Confusion prevailed in the state academic circles on Tuesday over reports claiming that the cut-off marks needed for an IIT berth was set to increase to 80 per cent.
Even as the Union HRD minister Kapil Sibal backtracked by evening saying the IITs, and not the ministry, would take a final call on the matter, voices of dissent have started to rise.
“To avoid criticism, the ministry may ask the IITs to take the proposal forward. I think the IITs would say they want the cut-off marks to increase so that students who have done well in board exams join their institutes. This would be the ministry’s way of doing what it intends to do,” said a senior official of the state Joint Entrance Examination Board.
State Higher Education Minister Sudarshan Roychowdhury said the proposal would make matters difficult for students from rural areas.

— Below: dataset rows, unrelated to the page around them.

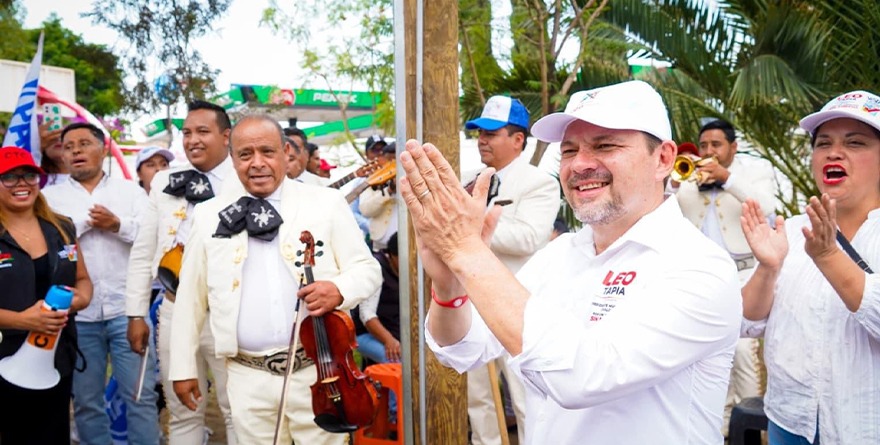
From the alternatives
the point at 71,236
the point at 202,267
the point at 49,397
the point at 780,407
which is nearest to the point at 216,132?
the point at 71,236

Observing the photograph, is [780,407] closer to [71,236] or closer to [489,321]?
[489,321]

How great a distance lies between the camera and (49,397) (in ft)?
14.9

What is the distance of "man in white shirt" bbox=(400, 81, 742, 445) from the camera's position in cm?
184

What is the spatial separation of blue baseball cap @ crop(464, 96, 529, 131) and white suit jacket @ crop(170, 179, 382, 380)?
1.55m

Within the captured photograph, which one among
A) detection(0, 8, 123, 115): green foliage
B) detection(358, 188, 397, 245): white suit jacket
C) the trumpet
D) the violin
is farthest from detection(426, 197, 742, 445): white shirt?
detection(0, 8, 123, 115): green foliage

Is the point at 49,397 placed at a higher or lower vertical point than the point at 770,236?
lower

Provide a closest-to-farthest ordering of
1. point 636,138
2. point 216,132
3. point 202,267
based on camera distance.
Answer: point 636,138 < point 202,267 < point 216,132

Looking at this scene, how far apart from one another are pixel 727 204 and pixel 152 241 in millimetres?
4032

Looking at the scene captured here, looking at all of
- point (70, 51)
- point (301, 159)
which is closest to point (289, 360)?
point (301, 159)

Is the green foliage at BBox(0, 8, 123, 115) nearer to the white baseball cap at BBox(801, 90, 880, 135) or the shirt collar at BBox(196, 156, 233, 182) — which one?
the shirt collar at BBox(196, 156, 233, 182)

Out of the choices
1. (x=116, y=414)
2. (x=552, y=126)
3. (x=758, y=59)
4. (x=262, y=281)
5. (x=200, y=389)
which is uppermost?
(x=758, y=59)

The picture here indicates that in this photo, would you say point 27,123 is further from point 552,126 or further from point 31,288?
point 552,126

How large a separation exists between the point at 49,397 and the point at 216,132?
187 centimetres

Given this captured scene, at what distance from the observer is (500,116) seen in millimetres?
5438
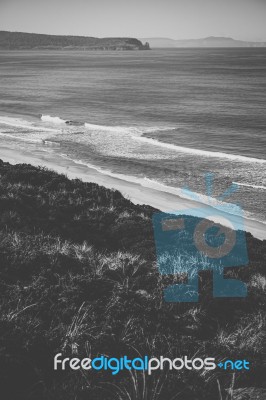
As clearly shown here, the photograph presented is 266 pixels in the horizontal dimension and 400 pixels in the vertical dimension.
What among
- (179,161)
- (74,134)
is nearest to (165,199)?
(179,161)

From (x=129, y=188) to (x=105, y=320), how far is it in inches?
608

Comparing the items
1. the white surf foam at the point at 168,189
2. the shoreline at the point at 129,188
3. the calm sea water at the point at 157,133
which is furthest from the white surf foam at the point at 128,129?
the white surf foam at the point at 168,189

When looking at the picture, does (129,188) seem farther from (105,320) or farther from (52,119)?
(52,119)

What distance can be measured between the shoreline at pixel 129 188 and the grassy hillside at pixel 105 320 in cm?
804

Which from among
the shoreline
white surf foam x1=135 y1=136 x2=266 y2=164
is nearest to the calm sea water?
white surf foam x1=135 y1=136 x2=266 y2=164

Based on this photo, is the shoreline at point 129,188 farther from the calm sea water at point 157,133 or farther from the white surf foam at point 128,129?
the white surf foam at point 128,129

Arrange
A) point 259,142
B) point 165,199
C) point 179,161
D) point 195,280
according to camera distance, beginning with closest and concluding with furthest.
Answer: point 195,280 → point 165,199 → point 179,161 → point 259,142

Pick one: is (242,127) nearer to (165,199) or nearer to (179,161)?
(179,161)

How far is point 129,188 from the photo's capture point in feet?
65.1

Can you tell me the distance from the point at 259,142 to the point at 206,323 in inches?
1086

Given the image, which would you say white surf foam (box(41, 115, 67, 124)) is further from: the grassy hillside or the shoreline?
the grassy hillside

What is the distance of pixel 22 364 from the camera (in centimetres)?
347

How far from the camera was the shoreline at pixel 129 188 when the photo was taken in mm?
16141

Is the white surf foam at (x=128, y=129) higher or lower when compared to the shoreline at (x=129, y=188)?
higher
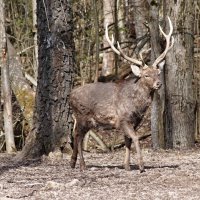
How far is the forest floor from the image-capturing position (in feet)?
25.4

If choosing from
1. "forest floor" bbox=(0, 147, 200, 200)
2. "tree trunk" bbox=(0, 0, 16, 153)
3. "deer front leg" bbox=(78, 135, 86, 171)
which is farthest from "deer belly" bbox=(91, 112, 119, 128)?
"tree trunk" bbox=(0, 0, 16, 153)

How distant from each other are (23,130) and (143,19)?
4.42 m

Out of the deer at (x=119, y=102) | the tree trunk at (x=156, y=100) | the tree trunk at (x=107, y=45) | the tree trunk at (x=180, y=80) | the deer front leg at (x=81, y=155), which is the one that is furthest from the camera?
the tree trunk at (x=107, y=45)

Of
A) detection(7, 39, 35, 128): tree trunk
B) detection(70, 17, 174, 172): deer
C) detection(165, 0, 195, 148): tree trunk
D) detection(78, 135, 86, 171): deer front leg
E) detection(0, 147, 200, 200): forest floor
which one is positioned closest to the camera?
detection(0, 147, 200, 200): forest floor

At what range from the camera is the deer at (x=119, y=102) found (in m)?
9.97

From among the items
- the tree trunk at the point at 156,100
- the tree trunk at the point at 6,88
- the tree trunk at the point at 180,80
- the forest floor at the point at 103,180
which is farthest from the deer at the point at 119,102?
the tree trunk at the point at 180,80

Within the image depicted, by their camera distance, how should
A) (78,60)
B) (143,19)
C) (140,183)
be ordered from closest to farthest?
(140,183)
(143,19)
(78,60)

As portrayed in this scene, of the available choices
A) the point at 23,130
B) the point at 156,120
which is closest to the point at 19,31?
the point at 23,130

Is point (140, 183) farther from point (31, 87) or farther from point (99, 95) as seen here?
point (31, 87)

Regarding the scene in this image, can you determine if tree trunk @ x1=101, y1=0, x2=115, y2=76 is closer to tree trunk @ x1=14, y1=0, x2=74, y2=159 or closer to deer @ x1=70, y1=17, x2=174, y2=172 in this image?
tree trunk @ x1=14, y1=0, x2=74, y2=159

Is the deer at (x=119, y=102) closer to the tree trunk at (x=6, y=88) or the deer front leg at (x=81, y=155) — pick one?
the deer front leg at (x=81, y=155)

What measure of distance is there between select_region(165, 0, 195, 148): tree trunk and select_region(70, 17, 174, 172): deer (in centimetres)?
395

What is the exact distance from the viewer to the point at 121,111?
9977 millimetres

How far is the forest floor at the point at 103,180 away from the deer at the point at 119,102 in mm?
493
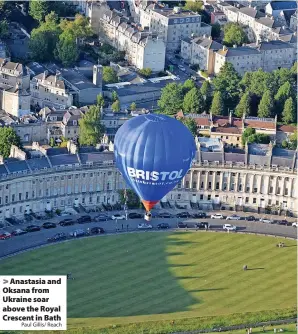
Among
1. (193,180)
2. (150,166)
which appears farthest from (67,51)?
(150,166)

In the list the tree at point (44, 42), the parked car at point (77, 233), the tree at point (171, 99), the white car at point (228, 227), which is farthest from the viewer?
the tree at point (44, 42)

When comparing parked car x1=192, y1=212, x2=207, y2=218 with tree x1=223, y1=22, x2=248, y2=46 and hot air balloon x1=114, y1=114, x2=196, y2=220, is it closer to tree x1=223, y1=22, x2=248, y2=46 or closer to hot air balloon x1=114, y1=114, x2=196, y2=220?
hot air balloon x1=114, y1=114, x2=196, y2=220

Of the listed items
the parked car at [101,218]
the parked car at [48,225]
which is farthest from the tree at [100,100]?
the parked car at [48,225]

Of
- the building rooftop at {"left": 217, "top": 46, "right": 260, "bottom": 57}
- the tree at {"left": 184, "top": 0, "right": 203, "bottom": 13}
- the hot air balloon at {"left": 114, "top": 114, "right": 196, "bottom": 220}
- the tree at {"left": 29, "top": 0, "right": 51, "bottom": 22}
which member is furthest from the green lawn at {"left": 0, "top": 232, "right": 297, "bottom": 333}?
the tree at {"left": 184, "top": 0, "right": 203, "bottom": 13}

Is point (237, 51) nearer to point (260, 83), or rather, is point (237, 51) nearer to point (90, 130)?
point (260, 83)

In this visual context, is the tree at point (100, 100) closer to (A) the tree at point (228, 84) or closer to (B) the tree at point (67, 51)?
(B) the tree at point (67, 51)

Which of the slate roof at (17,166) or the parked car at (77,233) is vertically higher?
the slate roof at (17,166)

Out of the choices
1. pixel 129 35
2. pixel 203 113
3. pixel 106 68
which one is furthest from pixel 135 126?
pixel 129 35

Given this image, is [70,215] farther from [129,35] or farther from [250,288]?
[129,35]
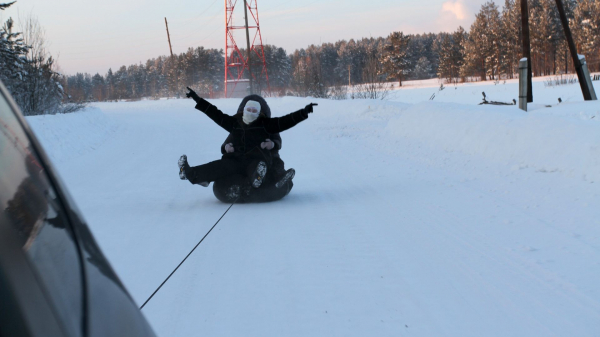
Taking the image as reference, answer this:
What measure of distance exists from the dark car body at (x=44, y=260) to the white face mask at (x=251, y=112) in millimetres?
5465

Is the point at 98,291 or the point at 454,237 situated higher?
the point at 98,291

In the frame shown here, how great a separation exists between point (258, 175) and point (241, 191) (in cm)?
37

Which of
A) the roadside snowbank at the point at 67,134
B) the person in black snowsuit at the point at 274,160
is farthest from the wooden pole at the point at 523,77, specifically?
the roadside snowbank at the point at 67,134

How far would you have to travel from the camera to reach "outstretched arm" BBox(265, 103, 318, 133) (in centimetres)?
639

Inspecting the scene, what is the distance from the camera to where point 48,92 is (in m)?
16.1

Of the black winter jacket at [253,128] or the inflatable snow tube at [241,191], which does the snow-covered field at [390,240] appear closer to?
the inflatable snow tube at [241,191]

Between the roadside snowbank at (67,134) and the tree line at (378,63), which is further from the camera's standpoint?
the tree line at (378,63)

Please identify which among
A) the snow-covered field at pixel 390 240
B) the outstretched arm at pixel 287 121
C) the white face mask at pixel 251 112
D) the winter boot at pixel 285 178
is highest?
the white face mask at pixel 251 112

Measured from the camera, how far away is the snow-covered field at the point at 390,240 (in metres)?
2.91

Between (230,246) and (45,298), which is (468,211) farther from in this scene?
(45,298)

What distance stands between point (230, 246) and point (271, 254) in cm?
44

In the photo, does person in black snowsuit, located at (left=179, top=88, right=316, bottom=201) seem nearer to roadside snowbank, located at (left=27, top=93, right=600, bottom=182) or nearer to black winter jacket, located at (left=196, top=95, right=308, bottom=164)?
black winter jacket, located at (left=196, top=95, right=308, bottom=164)

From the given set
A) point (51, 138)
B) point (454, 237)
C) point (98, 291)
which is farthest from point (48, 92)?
point (98, 291)

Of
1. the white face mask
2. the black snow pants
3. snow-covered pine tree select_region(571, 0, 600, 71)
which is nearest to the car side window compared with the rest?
the black snow pants
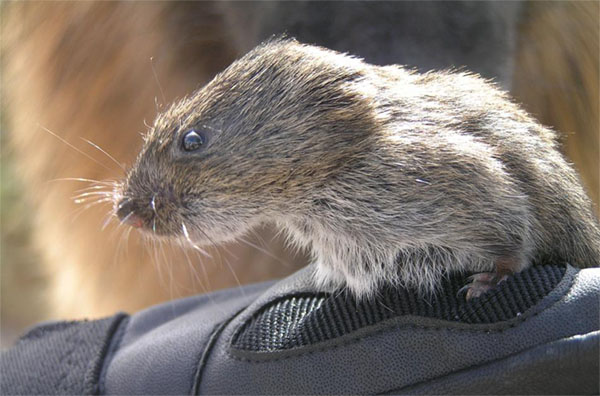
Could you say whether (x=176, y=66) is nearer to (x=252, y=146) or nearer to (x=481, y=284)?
(x=252, y=146)

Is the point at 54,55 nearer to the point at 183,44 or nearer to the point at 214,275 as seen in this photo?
the point at 183,44

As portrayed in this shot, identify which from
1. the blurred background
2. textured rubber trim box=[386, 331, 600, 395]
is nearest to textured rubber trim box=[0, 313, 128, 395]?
the blurred background

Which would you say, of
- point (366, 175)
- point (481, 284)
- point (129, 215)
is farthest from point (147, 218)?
point (481, 284)

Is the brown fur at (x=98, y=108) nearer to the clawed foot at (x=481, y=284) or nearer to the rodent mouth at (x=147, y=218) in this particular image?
the rodent mouth at (x=147, y=218)

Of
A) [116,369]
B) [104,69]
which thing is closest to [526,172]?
[116,369]

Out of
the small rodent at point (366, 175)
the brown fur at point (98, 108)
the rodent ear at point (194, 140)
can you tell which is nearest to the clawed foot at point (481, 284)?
the small rodent at point (366, 175)

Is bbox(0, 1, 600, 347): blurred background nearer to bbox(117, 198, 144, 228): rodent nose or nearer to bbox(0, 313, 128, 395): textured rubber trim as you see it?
bbox(0, 313, 128, 395): textured rubber trim

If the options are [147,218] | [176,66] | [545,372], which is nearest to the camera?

“The cut-off marks for appearing in an entrance examination cannot be 80 per cent. If we see the kind of students making it to the better universities in the state — JU and BESU — they are the ones with 80 per cent and above marks.
He said that with the ministry promoting the grading system of evaluation, it would be difficult to compare the 85 per cent marks scored in one board with say 79 per cent marks from another board.
Onkar Sadhan Adhikari, president of the West Bengal Council of Higher Secondary Education, said the ministry’s proposal, aimed at checking the mushrooming of the JEE coaching business, may not be productive.